My breath catches low and sharp, the recognition there whether I acknowledge it or not. I don’t know what will be taken from this place. I only know that tonight, I let Kiren stand inside it. And whatever comes next, there’s no pretending this was a simple dinner anymore.
I slide into the back seat, and the door shuts gently behind me. Kiren moves around the car without hurry, and when he gets in, the space feels smaller somehow, held and charged all at once.
Leo starts the engine. The headlights sweep across my mother’s front yard. I keep my eyes on the house until the driveway curves, and it disappears behind the trees. Then I face forward, my hands folded in my lap, and fingers interlaced tightly enough to leave faint pressure marks in my skin.
“You didn’t have to do this,” Kiren says softly.
I breathe in slowly, the air cold in my lungs, even with the heater beginning to hum.
“Yes,” I reply, honest enough that it tastes like truth. “I did.”

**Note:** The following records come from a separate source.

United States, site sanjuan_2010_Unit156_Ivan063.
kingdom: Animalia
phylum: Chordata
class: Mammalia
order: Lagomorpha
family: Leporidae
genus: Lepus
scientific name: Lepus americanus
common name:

And as we drive into the night, I understand with sudden clarity that this isn’t just attraction, or chemistry, or a temporary collision of two lives. This is a door I’ve opened. And I don’t want to close it.
14
KIREN
The building seals itself behind us. Magnetic locks engage in sequence. Three distinct clicks.
Rowan exhales the moment we step inside. She shrugs off her coat and drapes it over the back of the chair. Her shoulders drop two inches as the tension releases from the base of her neck. Her shoes come off next. She places them near the door rather than kicking them aside. Left first. Then right. Aligned parallel.
The apartment is quiet. Soft lighting glows from recessed fixtures. The temperature holds at seventy-one degrees. This space was built for containment. Reinforced walls, three inches of concrete with steel mesh, limited access points, and no windows on three sides.
She moves through it without pausing and crosses into the kitchen. She opens the cabinet and reaches for a glass withoutlooking, pouring water from the filtered tap. Her fingers curl around the glass as she drinks slowly. Her throat works twice as she swallows, then sets the glass on the counter with no sound.
I remain where I am. Ten feet back, watching. Her breathing has changed. It’s slower now, deeper. The way it changes when she moves from high-alert environments into spaces where threat assessment is no longer required every three seconds.
I note it.
Marian’s kitchen returns on its own. The scent of baked sugar and coffee lingers, woven into my clothes and skin. I see the counters crowded with use rather than disorder. A dish towel folded over the oven handle, its edges worn, the blue stripe faded from repetition. Rowan changed there. Her shoulders relaxed. The line of her spine softened, her voice lost its edge, and the pitch lifted just enough to notice.
Marian watched me. Not with hostility or naivety. Her attention stayed on me without questions. Her eyes moved from my hands to my face to the way I stood in her kitchen. She doesn’t interrogate. She observes, and she lets the pattern reveal itself.
Ethan watched differently. He positioned himself between Rowan and the door. Every time she moved across the room, his body angled toward her. He leaned forward onto the balls of his feet, ready to move if needed.
Neither of them tolerated me. They let me in. That has implications I didn’t account for when I agreed to attend the dinner. Marian offered me food from her table. Ethan shook my hand easily after the first exchange. They allowed me into a space where Rowan's father once stood. Where routines were built over decades. Where loss is still present in the empty chair at the head of the table.
They made room for me there.
Rowan turns toward me, her storm-gray eyes finding mine.
“Thank you for coming tonight,” she tells me. There’s no pause in her voice or apology in the phrasing. “I know it wasn't exactly your environment.”
“I’m glad you asked.” I let two seconds pass before continuing. “Thank you for letting me be there.”